Il est député européen Renew, spécialiste de géopolitique. Son regard a serré sur l'Europe et ses évolutions en pleine guerre en Ukraine, évidemment. C'est tout de suite. Bonjour Bernard Guetta. Bonjour. Et merci beaucoup d'avoir accepté notre invitation. Je le disais, vous êtes député européen Renew, spécialiste de géopolitique et auteur d'un nouvel ouvrage, La Nation Européenne, aux éditions Flammarion, qui vient de paraître à la fois le récit de votre expérience de député européen depuis 2019 et puis un essai aussi sur les tensions qui traversent l'Europe et on y reviendra longuement à l'occasion de cette interview.
Mais d'abord, l'actualité de cette nuit, ce sont ces attaques russes qui ont visé plusieurs villes d'Ukraine aux premières heures de ce vendredi matin. L'Ukraine qui affirme ce matin avoir battu 21 missiles russes et 2 drones. Pourquoi maintenant, alors que depuis maintenant plusieurs semaines finalement, les combats et ces tirs se centralisaient sur certaines zones du pays ? Là, on est bien plus à l'intérieur, autour de la capitale notamment. Qu'est-ce que cela veut dire selon vous ?
Les russes sans doute se préparent à une contre-offensive ukrainienne et veulent manifester qu'ils ont les moyens d'y résister. Mais au-delà de cela, ce qui est très très frappant dans l'évolution du front, c'est que les russes, apparemment du moins, ne se préparent pas à de nouvelles offensives mais préparent des positions défensives vis-à-vis d'une contre-offensive ukrainienne.
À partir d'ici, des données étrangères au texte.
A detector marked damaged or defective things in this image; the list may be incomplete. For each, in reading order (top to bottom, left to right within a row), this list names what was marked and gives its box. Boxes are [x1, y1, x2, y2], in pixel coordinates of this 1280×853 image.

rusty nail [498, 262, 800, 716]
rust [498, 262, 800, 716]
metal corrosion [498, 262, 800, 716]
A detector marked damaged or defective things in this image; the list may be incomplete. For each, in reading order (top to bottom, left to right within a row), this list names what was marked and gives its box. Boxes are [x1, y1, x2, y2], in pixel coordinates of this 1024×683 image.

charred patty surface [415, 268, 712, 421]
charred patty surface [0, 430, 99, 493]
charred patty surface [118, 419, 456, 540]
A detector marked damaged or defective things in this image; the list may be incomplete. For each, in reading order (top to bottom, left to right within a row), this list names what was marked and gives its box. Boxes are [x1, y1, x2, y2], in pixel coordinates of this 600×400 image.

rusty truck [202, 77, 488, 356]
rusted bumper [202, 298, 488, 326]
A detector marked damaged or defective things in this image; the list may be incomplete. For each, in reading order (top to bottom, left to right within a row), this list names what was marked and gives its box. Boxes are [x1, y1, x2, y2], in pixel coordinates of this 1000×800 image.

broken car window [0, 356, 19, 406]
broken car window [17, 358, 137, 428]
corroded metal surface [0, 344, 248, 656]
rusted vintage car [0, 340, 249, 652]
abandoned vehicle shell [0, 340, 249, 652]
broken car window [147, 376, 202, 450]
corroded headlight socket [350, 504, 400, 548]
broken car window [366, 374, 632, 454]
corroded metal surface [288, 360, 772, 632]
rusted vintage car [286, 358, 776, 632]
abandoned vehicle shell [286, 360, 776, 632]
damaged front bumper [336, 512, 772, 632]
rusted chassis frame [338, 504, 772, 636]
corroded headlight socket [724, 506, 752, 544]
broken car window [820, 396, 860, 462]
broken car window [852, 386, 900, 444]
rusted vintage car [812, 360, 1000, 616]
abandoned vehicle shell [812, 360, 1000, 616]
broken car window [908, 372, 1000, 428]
C'est ce que les mouvements actuels vous laissent présager ?
C'est ce que l'absence de mouvements des russes. Ils creusent des tranchées, ils érigent ce qu'on appelle, je crois, des pyramides pour empêcher une éventuelle progression de chars. Partout, partout, y compris à la frontière de la Crimée, à la frontière régionale de la Crimée, les russes mettent en place des dispositifs défensifs comme s'ils s'apprêtaient à résister à la tentative des Ukrainiens de les repousser au-delà des frontières de leur pays, évidemment, mais plus d'essayer de progresser.
Mais ce qui interroge ce matin Bernard Guetta, c'est que ces mouvements que vous décrivez très justement se situaient dans des zones bien définies que ce sont celles du Donbass, autour de Barkmout notamment, mais là, ça touche l'intérieur même de l'Ukraine, des zones qui, ces derniers jours et semaines, encore une fois, c'est à relativiser, mais étaient moins touchées, moins laciles en tout cas.
Et ça s'appelle de l'intimidation. Ça s'appelle de l'intimidation, naturellement. On se rapproche, on frappe la capitale, on se rapproche de la capitale, on tente de la frapper. Alors, à noter quand même l'efficacité de plus en plus grande des systèmes de défense antiaériens
qui ont encore prouvé leur efficacité cette nuit,
dont bénéficient les Ukrainiens, qui leur sont livrés en plus grand nombre aujourd'hui par leurs alliés européens et américains. Mais oui, bien entendu, les Russes essayent d'intimider, de freiner les Ukrainiens.
Les Russes, justement, qui vous en parliez face à cette contre-offensive ukrainienne qui tarde malgré tout à arriver.
C'est vrai, enfin, qui tarde, relativement, parce que les Ukrainiens attendaient la fin de la période du dégel et de l'embourbement qui s'ensuit quand le terrain est tellement humide que la progression des chars, des véhicules, même des fantassins, est extraordinairement difficile. Alors, on attend la solidification des sols. Donc, normalement, on devrait assister assez prochainement à une reprise des combats et surtout de la contre-offensive ukrainienne.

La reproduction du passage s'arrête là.